Pop Culture

Movies and TV Can Start Shooting Again—If Anyone Can Figure Out How

Hollywood productions went completely dark within the span of about two days when the coronavirus pandemic hit North America in March. Now, nearly two weeks after being given the go-ahead to resume shooting under new quarantine protocols, most movies and TV shows remain stalled and nearly paralyzed, struggling to figure out how and when to safely return to work.

“All production folks are going 100 miles an hour now to figure out what it means and how we’re going to do it,” one senior network executive said. “Nothing is going to shoot next week. Right now it’s just: How are we going to do it? I don’t think we’ll know that for weeks.” California, the home base of many networks and studios, began granting productions the greenlight to resume this month—but this executive had a much longer timetable in mind for the return. “Fact that we can is great, but…nobody has a definitive date. Maybe July? Maybe August?”

On June 1, the Alliance of Motion Picture and Television Producers released its 22-page “white paper” with advice from epidemiologists and other health experts about how to protect casts and crews from the spread of the potentially lethal virus. Then on June 12, Hollywood unions—including the Screen Actors Guild, the Directors Guild, the Teamsters, and IATSE—published a 36-page document called “The Safe Way Forward” that further chronicled ways to sequester workers, clean sets, protect performers who must interact closely with others, and still get the job done.
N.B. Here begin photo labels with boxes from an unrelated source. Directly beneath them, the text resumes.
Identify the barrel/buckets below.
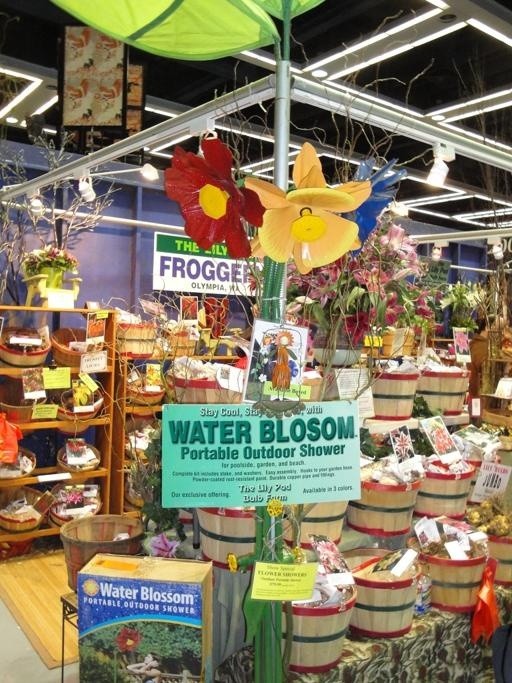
[481,525,512,587]
[279,501,347,552]
[350,462,412,533]
[417,457,475,518]
[337,549,416,639]
[279,569,359,671]
[60,514,143,593]
[365,366,418,421]
[419,368,471,418]
[0,317,246,528]
[192,503,273,574]
[409,530,487,613]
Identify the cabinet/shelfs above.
[110,351,240,520]
[2,302,118,543]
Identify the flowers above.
[157,132,487,361]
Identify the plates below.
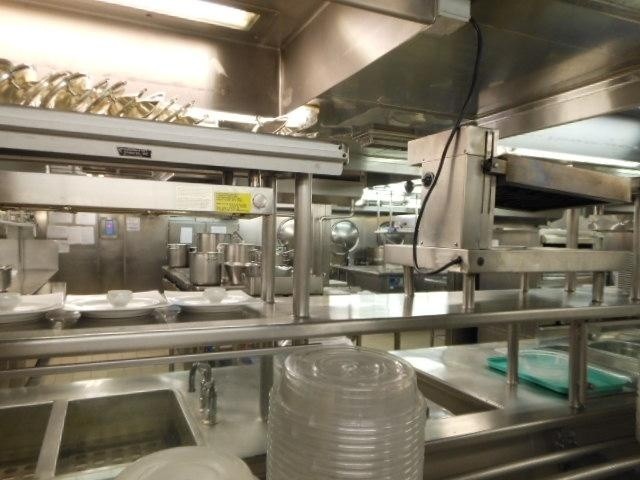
[0,289,260,323]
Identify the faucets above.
[187,361,216,425]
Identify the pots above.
[167,232,261,285]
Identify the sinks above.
[414,367,503,421]
[1,401,53,479]
[590,340,640,361]
[53,386,206,480]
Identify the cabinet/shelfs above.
[0,105,640,476]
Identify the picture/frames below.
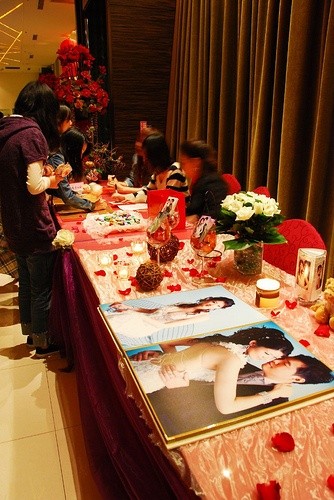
[124,320,334,449]
[99,284,269,353]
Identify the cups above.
[255,278,281,309]
[130,237,147,255]
[115,262,132,280]
[96,250,113,268]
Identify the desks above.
[52,196,334,500]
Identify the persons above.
[108,127,190,203]
[178,138,236,232]
[57,105,73,132]
[0,81,64,356]
[106,296,235,338]
[194,217,209,237]
[297,260,310,289]
[164,199,175,212]
[129,327,334,436]
[315,261,325,289]
[44,127,107,211]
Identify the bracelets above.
[259,390,272,404]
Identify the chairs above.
[263,219,326,275]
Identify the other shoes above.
[27,336,36,349]
[36,342,66,354]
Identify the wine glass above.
[146,215,170,274]
[189,222,217,284]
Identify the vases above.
[234,235,262,276]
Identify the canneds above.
[255,278,280,308]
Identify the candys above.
[95,212,141,226]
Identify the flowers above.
[81,126,126,181]
[39,37,109,113]
[220,190,287,251]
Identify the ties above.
[237,373,265,385]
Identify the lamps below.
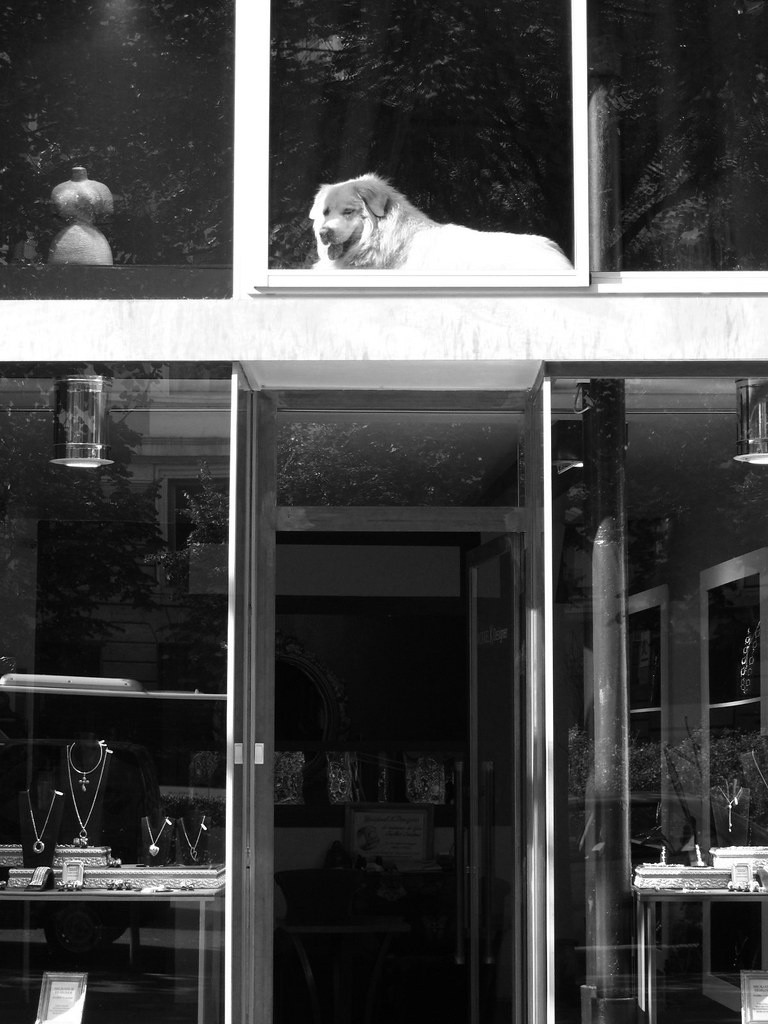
[48,378,114,468]
[732,377,768,465]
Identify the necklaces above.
[145,816,170,856]
[66,741,108,838]
[179,814,206,861]
[27,786,57,854]
[751,749,768,788]
[718,778,743,832]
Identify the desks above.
[1,884,225,1024]
[276,869,456,958]
[628,883,768,1024]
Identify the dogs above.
[307,172,575,270]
Duncan Crabtree-Ireland, COO and general counsel for SAG-AFTRA, acknowledged that only some projects are already moving forward. “We have a feature film, an independent feature film, that’s shooting in California right now. We have commercials that are shooting all over the country,” he said.
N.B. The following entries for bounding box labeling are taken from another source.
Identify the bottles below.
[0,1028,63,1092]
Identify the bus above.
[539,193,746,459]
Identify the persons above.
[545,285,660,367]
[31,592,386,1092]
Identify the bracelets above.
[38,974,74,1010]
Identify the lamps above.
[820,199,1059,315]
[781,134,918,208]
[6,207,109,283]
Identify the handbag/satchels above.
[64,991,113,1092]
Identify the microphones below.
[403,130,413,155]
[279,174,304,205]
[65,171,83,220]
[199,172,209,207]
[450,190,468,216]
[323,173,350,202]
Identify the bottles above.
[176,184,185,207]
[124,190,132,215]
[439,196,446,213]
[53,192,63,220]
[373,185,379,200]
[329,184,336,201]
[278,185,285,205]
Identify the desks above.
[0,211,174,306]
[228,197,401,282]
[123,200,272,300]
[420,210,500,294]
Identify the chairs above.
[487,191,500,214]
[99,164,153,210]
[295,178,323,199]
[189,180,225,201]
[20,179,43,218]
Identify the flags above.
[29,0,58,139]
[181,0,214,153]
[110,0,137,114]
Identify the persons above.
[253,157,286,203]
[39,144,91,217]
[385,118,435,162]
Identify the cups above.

“We’ve seen production sort of gradually resume, and it’s not going to all happen at once,” Crabtree-Ireland continued. “So it’s a gradual reopening. Some smaller, quicker, more nimble productions will restart quickly. Others may take a little bit longer to get back in.”

Many on the front lines of productions approve of these guidelines—while also finding them difficult to implement for a variety of reasons.

Unanswered Fears

“For the longest time I had 90% questions and 10% answers,” one TV director and executive producer told Vanity Fair. “Every guideline that came out felt a little cursory and thin to me. I felt like something was missing. They weren’t really saying what productions have to do. It all seemed a little spare and wishful thinking. Then I read
‘The Safe Way Forward’ and thought, Okay, that’s what I’ve been expecting for three months. That’s the document we’ve been waiting for. And what it told me is, it’s going to be really, really hard for anyone to shoot. That’s the thought that went through my head: I don’t think anyone understands just how hard it is to restart.”
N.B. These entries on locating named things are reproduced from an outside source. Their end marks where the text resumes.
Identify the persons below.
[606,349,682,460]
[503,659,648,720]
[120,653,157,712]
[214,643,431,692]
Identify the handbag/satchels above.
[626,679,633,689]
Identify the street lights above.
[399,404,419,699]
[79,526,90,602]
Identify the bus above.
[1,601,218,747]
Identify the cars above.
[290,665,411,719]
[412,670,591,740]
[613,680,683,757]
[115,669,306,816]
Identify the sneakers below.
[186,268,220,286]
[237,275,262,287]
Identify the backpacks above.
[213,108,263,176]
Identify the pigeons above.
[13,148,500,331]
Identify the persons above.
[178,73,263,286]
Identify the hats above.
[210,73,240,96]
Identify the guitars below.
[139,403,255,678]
The key problem? Work on any given shoot is close, fast, and often done with an eye on saving money. Implementing these guidelines will spread out the workers, slow down the process, and balloon the budget, according to several executives, directors, and producers who spoke to Vanity Fair on condition of anonymity.

The aforementioned director-producer outlined just some of the problems that productions will have to answer individually. “Are we rewriting script to avoid extras? Rewriting to avoid locations? Or are we not? No one has come up with answers on that. We need to have a COVID officer who is hiring all the [new testing, cleaning, and safety] personnel that ‘The Safe Way Forward’ lays out. They lay out a whole new department—really two departments: health [and] safety management and a beefed-up security department. We’re not just hiring those people, but training them.”